__Instruction__:
Please repeat the lines below, replacing "tall chimney stack" with "tall smokestack" and changing nothing else.

__Input data__:
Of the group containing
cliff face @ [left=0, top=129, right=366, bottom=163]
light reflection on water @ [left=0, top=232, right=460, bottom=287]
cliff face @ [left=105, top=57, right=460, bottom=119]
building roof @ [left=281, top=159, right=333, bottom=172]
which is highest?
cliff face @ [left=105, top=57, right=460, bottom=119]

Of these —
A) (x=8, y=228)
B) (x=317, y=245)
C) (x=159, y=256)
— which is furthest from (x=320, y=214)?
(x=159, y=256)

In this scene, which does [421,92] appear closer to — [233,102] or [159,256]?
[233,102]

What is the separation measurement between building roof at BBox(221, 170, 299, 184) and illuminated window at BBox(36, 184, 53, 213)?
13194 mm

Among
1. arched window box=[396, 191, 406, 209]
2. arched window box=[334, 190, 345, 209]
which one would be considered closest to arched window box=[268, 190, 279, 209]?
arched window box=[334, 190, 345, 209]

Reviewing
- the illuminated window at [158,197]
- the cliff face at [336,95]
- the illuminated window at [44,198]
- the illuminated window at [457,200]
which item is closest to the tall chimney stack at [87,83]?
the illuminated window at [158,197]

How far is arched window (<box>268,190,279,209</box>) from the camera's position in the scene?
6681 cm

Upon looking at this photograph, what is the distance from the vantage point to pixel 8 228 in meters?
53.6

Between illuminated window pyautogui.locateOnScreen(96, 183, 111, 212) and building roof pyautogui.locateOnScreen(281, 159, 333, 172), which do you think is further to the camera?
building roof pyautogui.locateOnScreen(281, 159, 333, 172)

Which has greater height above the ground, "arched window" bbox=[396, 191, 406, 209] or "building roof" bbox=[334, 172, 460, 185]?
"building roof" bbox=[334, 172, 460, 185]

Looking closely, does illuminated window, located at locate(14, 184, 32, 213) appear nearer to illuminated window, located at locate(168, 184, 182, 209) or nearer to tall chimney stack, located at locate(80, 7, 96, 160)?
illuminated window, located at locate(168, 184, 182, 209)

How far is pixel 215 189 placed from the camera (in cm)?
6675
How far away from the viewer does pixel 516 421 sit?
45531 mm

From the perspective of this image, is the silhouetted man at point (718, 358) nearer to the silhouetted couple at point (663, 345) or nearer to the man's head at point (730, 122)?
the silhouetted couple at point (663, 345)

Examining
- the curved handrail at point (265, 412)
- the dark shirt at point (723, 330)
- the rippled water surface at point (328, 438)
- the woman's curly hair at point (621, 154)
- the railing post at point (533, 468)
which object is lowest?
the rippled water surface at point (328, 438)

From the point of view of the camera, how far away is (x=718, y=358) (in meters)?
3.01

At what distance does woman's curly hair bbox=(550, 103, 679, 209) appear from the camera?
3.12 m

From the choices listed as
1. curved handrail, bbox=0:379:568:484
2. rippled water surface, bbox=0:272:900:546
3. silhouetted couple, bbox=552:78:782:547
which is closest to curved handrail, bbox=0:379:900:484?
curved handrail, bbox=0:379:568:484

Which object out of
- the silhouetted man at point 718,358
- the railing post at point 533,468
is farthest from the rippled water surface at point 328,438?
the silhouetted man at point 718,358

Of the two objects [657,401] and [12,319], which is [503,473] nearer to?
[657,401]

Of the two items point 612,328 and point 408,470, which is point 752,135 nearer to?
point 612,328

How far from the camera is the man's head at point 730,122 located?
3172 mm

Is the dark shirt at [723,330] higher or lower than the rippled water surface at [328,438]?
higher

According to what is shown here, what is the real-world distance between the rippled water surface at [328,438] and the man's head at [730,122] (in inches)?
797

__Response__:
Of the group containing
cliff face @ [left=0, top=129, right=366, bottom=163]
light reflection on water @ [left=0, top=232, right=460, bottom=287]
cliff face @ [left=105, top=57, right=460, bottom=119]
building roof @ [left=281, top=159, right=333, bottom=172]
which is highest?
cliff face @ [left=105, top=57, right=460, bottom=119]

Of these —
A) (x=8, y=228)
B) (x=317, y=245)
C) (x=159, y=256)
— which is furthest from (x=320, y=214)?
(x=159, y=256)

In this scene, which does [421,92] appear closer to — [233,102] or [159,256]?
[233,102]

What is the separation measurement between building roof at BBox(221, 170, 299, 184) and illuminated window at BBox(36, 184, 53, 213)?
13194 mm

Among
1. arched window box=[396, 191, 406, 209]
2. arched window box=[334, 190, 345, 209]
which one would be considered closest to arched window box=[268, 190, 279, 209]?
arched window box=[334, 190, 345, 209]

Reviewing
- the illuminated window at [158,197]
- the cliff face at [336,95]
- the illuminated window at [44,198]
- the illuminated window at [457,200]
which item is closest to the tall smokestack at [87,83]?
the illuminated window at [158,197]

How far is arched window (<box>268,190,279,209</box>) from the camera's position in the scene?
6681 cm

Upon looking at this photograph, what is the distance from the vantage point to pixel 8 228 in meters?
53.6

Between illuminated window pyautogui.locateOnScreen(96, 183, 111, 212) and building roof pyautogui.locateOnScreen(281, 159, 333, 172), which do you think is further to the camera?
building roof pyautogui.locateOnScreen(281, 159, 333, 172)

Which has greater height above the ground, "arched window" bbox=[396, 191, 406, 209] or "building roof" bbox=[334, 172, 460, 185]?
"building roof" bbox=[334, 172, 460, 185]

Looking closely, does illuminated window, located at locate(14, 184, 32, 213) appear nearer to illuminated window, located at locate(168, 184, 182, 209) or nearer to tall smokestack, located at locate(80, 7, 96, 160)?
illuminated window, located at locate(168, 184, 182, 209)

How far is pixel 215 189 placed from the camera (in cm)?
6675
How far away from the viewer does pixel 516 421 sit?
45531 mm

From the perspective of this image, is the silhouetted man at point (718, 358) nearer to the silhouetted couple at point (663, 345) or nearer to the man's head at point (730, 122)?
the silhouetted couple at point (663, 345)

Examining
- the curved handrail at point (265, 412)
- the dark shirt at point (723, 330)
- the rippled water surface at point (328, 438)
- the woman's curly hair at point (621, 154)
- the railing post at point (533, 468)
which object is lowest?
the rippled water surface at point (328, 438)

From the point of view of the camera, how far away is (x=718, y=358) (in meters)?
3.01

At what distance does woman's curly hair bbox=(550, 103, 679, 209) appear from the camera?
3.12 m

From the choices listed as
1. curved handrail, bbox=0:379:568:484
2. rippled water surface, bbox=0:272:900:546
3. silhouetted couple, bbox=552:78:782:547
which is closest to curved handrail, bbox=0:379:900:484?
curved handrail, bbox=0:379:568:484

Which object out of
- the silhouetted man at point 718,358
- the railing post at point 533,468
is farthest from the rippled water surface at point 328,438?
the silhouetted man at point 718,358

Of the two objects [657,401] and [12,319], which is [503,473] nearer to?
[657,401]

Of the two items point 612,328 and point 408,470, which is point 752,135 nearer to?
point 612,328

How far from the camera is the man's head at point 730,122 located?
3172 mm

Is the dark shirt at [723,330] higher or lower than the rippled water surface at [328,438]?
higher

According to what is shown here, what is the real-world distance between the rippled water surface at [328,438] and the man's head at [730,122] (in inches)?
797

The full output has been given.